■ What the exercise asks ■
Can you format everything from the line containing "How extended is" down to the end of the rows below as a Markdown table with the columns Number and Text, numbering each line and leaving out blank lines?

Extracted records start

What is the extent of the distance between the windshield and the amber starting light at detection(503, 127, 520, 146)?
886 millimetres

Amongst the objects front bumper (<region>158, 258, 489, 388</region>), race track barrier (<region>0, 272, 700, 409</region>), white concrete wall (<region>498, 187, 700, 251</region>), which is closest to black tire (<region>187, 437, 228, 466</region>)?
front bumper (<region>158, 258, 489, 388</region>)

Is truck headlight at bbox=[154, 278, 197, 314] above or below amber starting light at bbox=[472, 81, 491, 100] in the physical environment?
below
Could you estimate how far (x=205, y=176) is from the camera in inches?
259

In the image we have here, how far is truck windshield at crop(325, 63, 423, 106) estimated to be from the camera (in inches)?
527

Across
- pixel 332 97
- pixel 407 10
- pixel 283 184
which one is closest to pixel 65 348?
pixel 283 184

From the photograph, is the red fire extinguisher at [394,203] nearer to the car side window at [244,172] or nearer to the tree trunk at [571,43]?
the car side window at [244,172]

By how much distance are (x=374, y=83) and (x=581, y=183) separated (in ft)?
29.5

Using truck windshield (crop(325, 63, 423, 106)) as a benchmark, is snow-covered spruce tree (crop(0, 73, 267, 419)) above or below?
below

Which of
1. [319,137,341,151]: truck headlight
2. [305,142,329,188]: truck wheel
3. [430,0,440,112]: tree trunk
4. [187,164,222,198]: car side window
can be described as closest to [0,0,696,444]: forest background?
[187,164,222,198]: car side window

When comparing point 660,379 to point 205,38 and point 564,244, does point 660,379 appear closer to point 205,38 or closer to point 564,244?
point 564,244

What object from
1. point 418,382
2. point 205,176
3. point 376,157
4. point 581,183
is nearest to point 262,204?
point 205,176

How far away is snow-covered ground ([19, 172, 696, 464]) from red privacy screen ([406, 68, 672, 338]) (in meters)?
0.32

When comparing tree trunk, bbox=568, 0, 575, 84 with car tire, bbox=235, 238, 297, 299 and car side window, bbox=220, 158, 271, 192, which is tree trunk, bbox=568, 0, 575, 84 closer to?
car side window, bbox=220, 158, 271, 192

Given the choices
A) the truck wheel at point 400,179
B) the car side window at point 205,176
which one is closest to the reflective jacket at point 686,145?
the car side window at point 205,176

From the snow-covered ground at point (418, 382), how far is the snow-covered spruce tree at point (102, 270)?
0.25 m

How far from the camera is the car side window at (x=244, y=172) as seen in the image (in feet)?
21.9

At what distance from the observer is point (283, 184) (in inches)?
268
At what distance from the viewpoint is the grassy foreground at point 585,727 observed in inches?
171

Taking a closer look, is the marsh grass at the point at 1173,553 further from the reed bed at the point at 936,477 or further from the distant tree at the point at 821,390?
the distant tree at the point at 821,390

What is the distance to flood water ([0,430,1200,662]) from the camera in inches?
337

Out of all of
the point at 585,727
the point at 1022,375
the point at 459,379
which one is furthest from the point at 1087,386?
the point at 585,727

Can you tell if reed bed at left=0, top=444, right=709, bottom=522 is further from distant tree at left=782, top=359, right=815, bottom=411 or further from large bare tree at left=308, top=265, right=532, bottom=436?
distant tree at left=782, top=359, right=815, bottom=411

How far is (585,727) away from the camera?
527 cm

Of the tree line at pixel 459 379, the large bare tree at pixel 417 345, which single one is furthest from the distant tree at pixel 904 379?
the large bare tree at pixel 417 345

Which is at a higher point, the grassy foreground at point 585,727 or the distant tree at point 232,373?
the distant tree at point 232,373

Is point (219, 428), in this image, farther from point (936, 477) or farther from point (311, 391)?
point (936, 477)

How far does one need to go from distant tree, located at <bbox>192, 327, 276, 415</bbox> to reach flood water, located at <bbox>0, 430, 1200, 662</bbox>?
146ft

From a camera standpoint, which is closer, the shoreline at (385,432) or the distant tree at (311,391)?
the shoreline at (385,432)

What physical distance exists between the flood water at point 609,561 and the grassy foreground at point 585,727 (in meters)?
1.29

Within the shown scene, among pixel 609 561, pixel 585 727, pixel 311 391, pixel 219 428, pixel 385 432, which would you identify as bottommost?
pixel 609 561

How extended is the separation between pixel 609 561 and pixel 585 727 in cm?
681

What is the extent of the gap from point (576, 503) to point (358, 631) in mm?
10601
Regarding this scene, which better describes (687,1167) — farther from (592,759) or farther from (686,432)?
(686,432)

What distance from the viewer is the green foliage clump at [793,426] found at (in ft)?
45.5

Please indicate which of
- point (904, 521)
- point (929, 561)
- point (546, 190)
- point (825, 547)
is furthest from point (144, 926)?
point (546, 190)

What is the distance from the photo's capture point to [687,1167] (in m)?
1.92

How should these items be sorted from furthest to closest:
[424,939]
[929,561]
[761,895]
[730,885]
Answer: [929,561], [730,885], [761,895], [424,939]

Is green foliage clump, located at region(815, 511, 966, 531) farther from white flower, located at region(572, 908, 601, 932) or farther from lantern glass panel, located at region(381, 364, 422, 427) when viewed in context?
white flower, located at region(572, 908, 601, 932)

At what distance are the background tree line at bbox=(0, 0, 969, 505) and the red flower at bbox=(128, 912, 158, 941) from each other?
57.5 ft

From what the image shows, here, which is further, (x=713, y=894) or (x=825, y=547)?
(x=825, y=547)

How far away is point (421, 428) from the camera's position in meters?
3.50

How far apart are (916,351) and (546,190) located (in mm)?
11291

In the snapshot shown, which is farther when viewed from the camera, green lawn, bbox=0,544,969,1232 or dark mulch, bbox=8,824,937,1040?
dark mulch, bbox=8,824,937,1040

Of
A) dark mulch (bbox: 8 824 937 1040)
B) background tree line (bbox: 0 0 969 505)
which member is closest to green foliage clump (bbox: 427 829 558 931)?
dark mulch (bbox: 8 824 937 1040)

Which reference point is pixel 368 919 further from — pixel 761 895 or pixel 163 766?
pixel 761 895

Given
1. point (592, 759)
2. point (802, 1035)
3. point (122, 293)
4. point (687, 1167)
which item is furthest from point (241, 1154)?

Extracted records end

■ Correct answer ■
| Number | Text |
|---|---|
| 1 | How extended is the separation between pixel 609 561 and pixel 585 727 in cm? |
| 2 | 681 |
| 3 | What is the extent of the gap from point (576, 503) to point (358, 631) in mm? |
| 4 | 10601 |
| 5 | Regarding this scene, which better describes (687,1167) — farther from (592,759) or farther from (686,432)? |
| 6 | (686,432) |
| 7 | What distance from the viewer is the green foliage clump at [793,426] found at (in ft)? |
| 8 | 45.5 |
| 9 | Please indicate which of |
| 10 | - point (904, 521) |
| 11 | - point (929, 561) |
| 12 | - point (546, 190) |
| 13 | - point (825, 547) |
| 14 | is furthest from point (144, 926)? |
| 15 | point (546, 190) |
| 16 | What is the distance from the photo's capture point to [687,1167] (in m)? |
| 17 | 1.92 |
| 18 | How should these items be sorted from furthest to closest: |
| 19 | [424,939] |
| 20 | [929,561] |
| 21 | [761,895] |
| 22 | [730,885] |
| 23 | Answer: [929,561], [730,885], [761,895], [424,939] |
| 24 | Is green foliage clump, located at region(815, 511, 966, 531) farther from white flower, located at region(572, 908, 601, 932) or farther from lantern glass panel, located at region(381, 364, 422, 427) when viewed in context? |
| 25 | white flower, located at region(572, 908, 601, 932) |
| 26 | At what distance are the background tree line at bbox=(0, 0, 969, 505) and the red flower at bbox=(128, 912, 158, 941) from each other? |
| 27 | 57.5 ft |
| 28 | From what the image shows, here, which is further, (x=713, y=894) or (x=825, y=547)? |
| 29 | (x=825, y=547) |
| 30 | How far away is point (421, 428) from the camera's position in meters? |
| 31 | 3.50 |
| 32 | How far apart are (916,351) and (546,190) located (in mm)? |
| 33 | 11291 |
| 34 | In the snapshot shown, which is farther when viewed from the camera, green lawn, bbox=0,544,969,1232 or dark mulch, bbox=8,824,937,1040? |
| 35 | dark mulch, bbox=8,824,937,1040 |
| 36 | Of |
| 37 | A) dark mulch (bbox: 8 824 937 1040) |
| 38 | B) background tree line (bbox: 0 0 969 505) |
| 39 | which member is closest to green foliage clump (bbox: 427 829 558 931)? |
| 40 | dark mulch (bbox: 8 824 937 1040) |
| 41 | Which reference point is pixel 368 919 further from — pixel 761 895 or pixel 163 766? |
| 42 | pixel 761 895 |
| 43 | Given |
| 44 | 1. point (592, 759) |
| 45 | 2. point (802, 1035) |
| 46 | 3. point (122, 293) |
| 47 | 4. point (687, 1167) |
| 48 | which item is furthest from point (241, 1154)? |